Copy the stretch of items from the line containing "Of hardwood floor" through the line containing "Answer: pixel 117", word for word.

━━ Data shown

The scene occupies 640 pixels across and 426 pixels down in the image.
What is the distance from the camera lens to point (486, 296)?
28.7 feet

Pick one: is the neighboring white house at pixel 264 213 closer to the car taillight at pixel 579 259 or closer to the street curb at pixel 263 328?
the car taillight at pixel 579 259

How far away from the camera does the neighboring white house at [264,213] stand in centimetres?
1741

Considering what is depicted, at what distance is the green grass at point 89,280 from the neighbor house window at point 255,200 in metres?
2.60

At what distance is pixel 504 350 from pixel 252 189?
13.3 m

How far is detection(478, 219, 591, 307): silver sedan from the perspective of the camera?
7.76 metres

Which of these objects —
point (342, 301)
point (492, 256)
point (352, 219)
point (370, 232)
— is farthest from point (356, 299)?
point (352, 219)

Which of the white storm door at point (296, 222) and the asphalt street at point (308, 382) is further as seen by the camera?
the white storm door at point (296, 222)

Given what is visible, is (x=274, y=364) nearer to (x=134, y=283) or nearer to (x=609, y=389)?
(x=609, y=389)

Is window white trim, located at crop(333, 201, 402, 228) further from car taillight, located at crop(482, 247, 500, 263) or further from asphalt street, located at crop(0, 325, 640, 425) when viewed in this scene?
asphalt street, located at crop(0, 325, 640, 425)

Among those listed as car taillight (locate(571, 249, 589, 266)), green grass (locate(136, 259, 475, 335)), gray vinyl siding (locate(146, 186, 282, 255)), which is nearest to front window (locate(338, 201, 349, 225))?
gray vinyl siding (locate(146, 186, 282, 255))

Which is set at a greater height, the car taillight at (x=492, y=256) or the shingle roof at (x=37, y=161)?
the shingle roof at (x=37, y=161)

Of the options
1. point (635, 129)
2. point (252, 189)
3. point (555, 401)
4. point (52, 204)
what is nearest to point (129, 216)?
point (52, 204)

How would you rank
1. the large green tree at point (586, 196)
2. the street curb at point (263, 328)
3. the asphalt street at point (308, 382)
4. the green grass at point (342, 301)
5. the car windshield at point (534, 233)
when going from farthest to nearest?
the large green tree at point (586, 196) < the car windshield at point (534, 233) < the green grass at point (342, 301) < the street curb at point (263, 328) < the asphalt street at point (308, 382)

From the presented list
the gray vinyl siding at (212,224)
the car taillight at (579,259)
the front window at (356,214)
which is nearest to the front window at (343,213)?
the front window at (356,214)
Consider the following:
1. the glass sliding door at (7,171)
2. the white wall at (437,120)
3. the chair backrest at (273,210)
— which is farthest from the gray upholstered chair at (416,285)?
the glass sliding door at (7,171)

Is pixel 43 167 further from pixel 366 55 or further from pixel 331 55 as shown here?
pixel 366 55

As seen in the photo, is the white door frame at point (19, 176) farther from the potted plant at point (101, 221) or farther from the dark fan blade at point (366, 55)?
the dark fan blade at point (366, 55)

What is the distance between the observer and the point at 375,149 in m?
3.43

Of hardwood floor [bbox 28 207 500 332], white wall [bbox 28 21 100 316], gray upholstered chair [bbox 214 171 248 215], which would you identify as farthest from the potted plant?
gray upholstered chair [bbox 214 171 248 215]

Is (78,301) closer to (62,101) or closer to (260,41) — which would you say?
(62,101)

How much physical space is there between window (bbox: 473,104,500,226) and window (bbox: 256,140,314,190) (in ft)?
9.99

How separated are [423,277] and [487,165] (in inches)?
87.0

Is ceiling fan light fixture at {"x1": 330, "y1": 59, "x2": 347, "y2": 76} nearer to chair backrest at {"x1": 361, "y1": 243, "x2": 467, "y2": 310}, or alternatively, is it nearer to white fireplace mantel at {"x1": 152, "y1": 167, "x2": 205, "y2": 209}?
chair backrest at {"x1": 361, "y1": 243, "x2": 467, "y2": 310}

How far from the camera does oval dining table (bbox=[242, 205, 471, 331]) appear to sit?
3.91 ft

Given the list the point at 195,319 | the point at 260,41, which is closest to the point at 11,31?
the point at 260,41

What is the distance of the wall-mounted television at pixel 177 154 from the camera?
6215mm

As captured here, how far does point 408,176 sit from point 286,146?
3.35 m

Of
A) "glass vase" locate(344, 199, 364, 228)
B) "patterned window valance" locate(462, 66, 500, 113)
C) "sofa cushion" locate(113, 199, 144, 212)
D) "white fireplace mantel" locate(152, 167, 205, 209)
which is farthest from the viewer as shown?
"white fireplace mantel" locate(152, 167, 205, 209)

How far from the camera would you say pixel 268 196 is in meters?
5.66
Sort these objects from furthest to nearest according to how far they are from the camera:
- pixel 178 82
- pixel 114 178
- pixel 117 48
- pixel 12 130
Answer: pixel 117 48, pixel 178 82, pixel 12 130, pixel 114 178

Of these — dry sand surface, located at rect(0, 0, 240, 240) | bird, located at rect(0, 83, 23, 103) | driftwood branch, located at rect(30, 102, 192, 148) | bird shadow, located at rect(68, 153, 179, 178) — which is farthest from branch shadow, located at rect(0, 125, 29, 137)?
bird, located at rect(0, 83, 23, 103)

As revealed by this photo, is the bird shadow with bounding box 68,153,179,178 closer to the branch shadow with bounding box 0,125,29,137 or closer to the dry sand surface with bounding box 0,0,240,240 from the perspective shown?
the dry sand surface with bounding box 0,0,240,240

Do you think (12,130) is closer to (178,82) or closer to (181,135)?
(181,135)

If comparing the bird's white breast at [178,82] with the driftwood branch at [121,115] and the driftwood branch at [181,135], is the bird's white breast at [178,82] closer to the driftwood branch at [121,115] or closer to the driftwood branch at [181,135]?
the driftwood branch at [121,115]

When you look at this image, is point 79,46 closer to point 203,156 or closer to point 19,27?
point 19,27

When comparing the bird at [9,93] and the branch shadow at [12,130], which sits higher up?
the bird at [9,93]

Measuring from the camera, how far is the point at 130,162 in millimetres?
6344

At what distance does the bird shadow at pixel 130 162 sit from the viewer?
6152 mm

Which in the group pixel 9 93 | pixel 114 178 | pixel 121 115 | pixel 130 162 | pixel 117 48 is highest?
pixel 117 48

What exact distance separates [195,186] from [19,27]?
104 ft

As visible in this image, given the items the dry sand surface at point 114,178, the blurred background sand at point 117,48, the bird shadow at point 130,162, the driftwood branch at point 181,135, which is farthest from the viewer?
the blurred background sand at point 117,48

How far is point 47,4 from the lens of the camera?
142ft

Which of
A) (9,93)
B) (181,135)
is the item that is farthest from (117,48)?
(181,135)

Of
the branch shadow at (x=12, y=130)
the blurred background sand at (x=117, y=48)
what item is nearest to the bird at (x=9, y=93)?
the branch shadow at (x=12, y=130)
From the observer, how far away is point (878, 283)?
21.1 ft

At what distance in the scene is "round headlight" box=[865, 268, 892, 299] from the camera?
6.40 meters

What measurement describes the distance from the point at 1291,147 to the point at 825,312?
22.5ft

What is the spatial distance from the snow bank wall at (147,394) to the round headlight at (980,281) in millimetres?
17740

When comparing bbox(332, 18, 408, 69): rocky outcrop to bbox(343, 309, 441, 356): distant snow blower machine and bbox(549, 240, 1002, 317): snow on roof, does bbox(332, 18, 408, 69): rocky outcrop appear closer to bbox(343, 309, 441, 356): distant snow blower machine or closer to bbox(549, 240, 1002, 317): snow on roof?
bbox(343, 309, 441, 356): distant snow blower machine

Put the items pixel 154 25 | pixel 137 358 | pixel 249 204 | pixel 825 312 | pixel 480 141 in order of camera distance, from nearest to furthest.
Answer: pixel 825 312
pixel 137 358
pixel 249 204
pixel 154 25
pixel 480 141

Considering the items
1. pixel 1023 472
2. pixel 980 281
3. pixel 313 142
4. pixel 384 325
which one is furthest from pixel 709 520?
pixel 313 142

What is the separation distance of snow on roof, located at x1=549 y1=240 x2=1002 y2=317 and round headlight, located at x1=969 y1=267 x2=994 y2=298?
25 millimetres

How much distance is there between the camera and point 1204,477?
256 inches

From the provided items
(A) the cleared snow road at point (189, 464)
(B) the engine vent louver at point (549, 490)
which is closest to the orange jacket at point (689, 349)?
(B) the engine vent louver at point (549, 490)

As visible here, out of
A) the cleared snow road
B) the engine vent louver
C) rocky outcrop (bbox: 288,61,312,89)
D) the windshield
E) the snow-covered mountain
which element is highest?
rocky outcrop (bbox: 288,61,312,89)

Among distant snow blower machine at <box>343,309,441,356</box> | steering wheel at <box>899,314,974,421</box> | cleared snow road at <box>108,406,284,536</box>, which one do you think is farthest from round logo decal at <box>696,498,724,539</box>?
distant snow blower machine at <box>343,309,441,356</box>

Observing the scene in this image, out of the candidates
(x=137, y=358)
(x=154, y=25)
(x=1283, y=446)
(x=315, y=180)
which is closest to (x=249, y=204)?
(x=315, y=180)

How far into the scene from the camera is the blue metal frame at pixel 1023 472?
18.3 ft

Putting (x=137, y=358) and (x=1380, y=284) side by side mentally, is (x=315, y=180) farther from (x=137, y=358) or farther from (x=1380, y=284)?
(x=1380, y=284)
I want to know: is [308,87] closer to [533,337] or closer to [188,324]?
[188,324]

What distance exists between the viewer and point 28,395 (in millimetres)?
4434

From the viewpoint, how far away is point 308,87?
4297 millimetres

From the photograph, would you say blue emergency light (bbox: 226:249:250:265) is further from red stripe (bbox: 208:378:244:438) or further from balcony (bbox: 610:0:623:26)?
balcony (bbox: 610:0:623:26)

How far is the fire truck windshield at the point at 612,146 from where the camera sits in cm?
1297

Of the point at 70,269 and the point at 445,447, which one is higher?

━━━━

- _Answer to this task_:
Of hardwood floor [bbox 28 207 500 332], white wall [bbox 28 21 100 316], gray upholstered chair [bbox 214 171 248 215], which would you identify as farthest from the potted plant?
gray upholstered chair [bbox 214 171 248 215]

Is (78,301) closer to (62,101) or closer to (260,41) — which would you say?
(62,101)

How much physical space is there between window (bbox: 473,104,500,226) and window (bbox: 256,140,314,190) (in ft)?
9.99

How separated are [423,277] and [487,165] (in inches)?
87.0

Is ceiling fan light fixture at {"x1": 330, "y1": 59, "x2": 347, "y2": 76} nearer to chair backrest at {"x1": 361, "y1": 243, "x2": 467, "y2": 310}, or alternatively, is it nearer to white fireplace mantel at {"x1": 152, "y1": 167, "x2": 205, "y2": 209}?
chair backrest at {"x1": 361, "y1": 243, "x2": 467, "y2": 310}

How far from the camera does oval dining table (bbox=[242, 205, 471, 331]) appear to sit?
3.91 ft

Given the list the point at 195,319 | the point at 260,41, which is closest to the point at 11,31?
the point at 260,41

What is the distance of the wall-mounted television at pixel 177 154 from the camera?
6215mm

As captured here, how far does point 408,176 sit from point 286,146?
3.35 m

Of
A) "glass vase" locate(344, 199, 364, 228)
B) "patterned window valance" locate(462, 66, 500, 113)
C) "sofa cushion" locate(113, 199, 144, 212)
D) "white fireplace mantel" locate(152, 167, 205, 209)
which is farthest from the viewer as shown?
"white fireplace mantel" locate(152, 167, 205, 209)

How far from the camera would you say pixel 268 196 is in meters?
5.66
Sort these objects from furthest to nearest according to how far they are from the camera:
- pixel 178 82
- pixel 114 178
- pixel 117 48
- pixel 12 130
Answer: pixel 117 48, pixel 178 82, pixel 12 130, pixel 114 178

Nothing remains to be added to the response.